● **O que se pede**
[A] Traduza para inglês esta frase do texto sobre as candidaturas autárquicas independentes: «Trinta e três são candidaturas que se podem qualificar como genuinamente independentes.»
[B] Prossiga a redação do texto sobre as candidaturas autárquicas independentes a partir da última frase apresentada.

● **Texto fornecido**
-----
Contas feitas pelo DN revelam que há 76 candidaturas independentes a câmaras municipais (nalguns concelhos, há mais do que uma, sendo o caso máximo Oeiras, com três, duas das quais protagonizadas por ex-PSD). Ora destas 76, pelo menos 43 - isto é, 56% - têm origem em dissidências partidárias. Trinta e três são candidaturas que se podem qualificar como genuinamente independentes. A mais relevante será a de Rui Moreira, no Porto. Só há, aliás, duas capitais de distrito com presidentes independentes: além de Moreira, no Porto, há o caso de Adelaide Teixeira, em Portalegre.

Nalguns casos - voltamos a Oeiras, ou, por exemplo, Gondomar - são dissidências já antigas (Isaltino e Valentim Loureiro deixaram de representar o seu partido de sempre, o PSD, em 2005, argumentando em ambos os casos o partido, nessa altura liderado por Marques Mendes, com o facto de estarem ambos envolvidos em processos judiciais).

Noutros, porém, a dissidência é recente. E tem em muitos casos que ver com o regresso de dinossauros autárquicos impedidos em 2013 de serem de novo candidatos devido à lei da limitação dos mandatos. Afastados há quatro anos por imposição legal, alguns pretendem agora voltar ao cargos que os fez feliz. Mas entretanto o lugar que detinham foi ocupado por outros. Daí avançarem encabeçando os chamados (segundo a lei autárquica) "grupos de cidadãos eleitores".

É o caso de, por exemplo, Rondão de Almeida, do PS. Durante vinte anos dirigiu a câmara de Elvas (distrito de Portalegre). Há quatro anos, por causa da limitação de mandatos, deu o lugar no topo da lista a Nuno Mocinha - que venceu. Rondão foi eleito na lista de Mocinha apenas como vereador e pretendia agora voltar a ser o cabeça-de-lista do seu partido. Recusando-lhe o PS o apoio, avança como independente.
-----
● **Dados de origem**
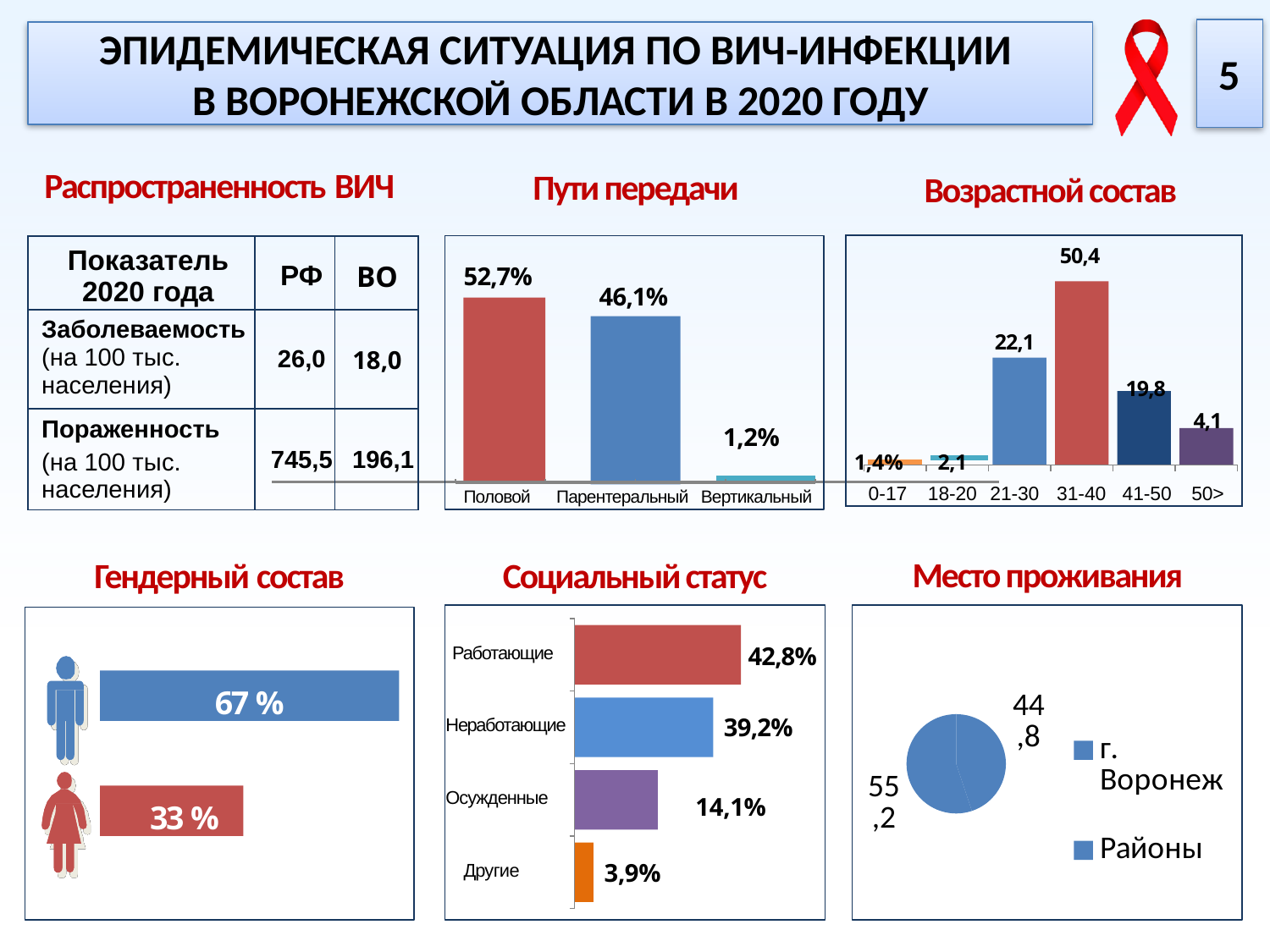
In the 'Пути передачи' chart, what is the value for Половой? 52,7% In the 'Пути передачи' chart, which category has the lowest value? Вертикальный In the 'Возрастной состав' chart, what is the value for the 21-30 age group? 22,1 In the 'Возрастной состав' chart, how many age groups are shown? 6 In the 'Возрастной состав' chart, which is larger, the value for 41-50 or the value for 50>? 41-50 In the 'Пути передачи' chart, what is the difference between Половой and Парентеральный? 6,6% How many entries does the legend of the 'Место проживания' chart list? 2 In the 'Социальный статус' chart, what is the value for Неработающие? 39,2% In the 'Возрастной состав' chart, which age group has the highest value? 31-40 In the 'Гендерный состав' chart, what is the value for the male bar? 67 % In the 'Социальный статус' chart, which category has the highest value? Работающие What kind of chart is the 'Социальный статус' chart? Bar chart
-----
● **Respostas escritas**
[A] Thirty-three are candidacies that can be described as genuinely independent.

[B]
No levantamento feito pelo DN, os distritos campeões em candidaturas independentes são os do Porto (nove candidaturas) e Leiria e Braga (oito, cada). No caso do Porto, só duas (Porto e Santo Tirso) se poderão qualificar como realmente independentes; todas as outras são dissidentes (três do PSD e quatro do PS). Em Braga, o panorama é parecido: um movimento independente, sete dissidentes (cinco do PS, dois do PSD); em Leiria, é mais equilibrado: quatro independentes e quatro com origem partidária, com origens no PSD e no PS mas também no PCP (Peniche).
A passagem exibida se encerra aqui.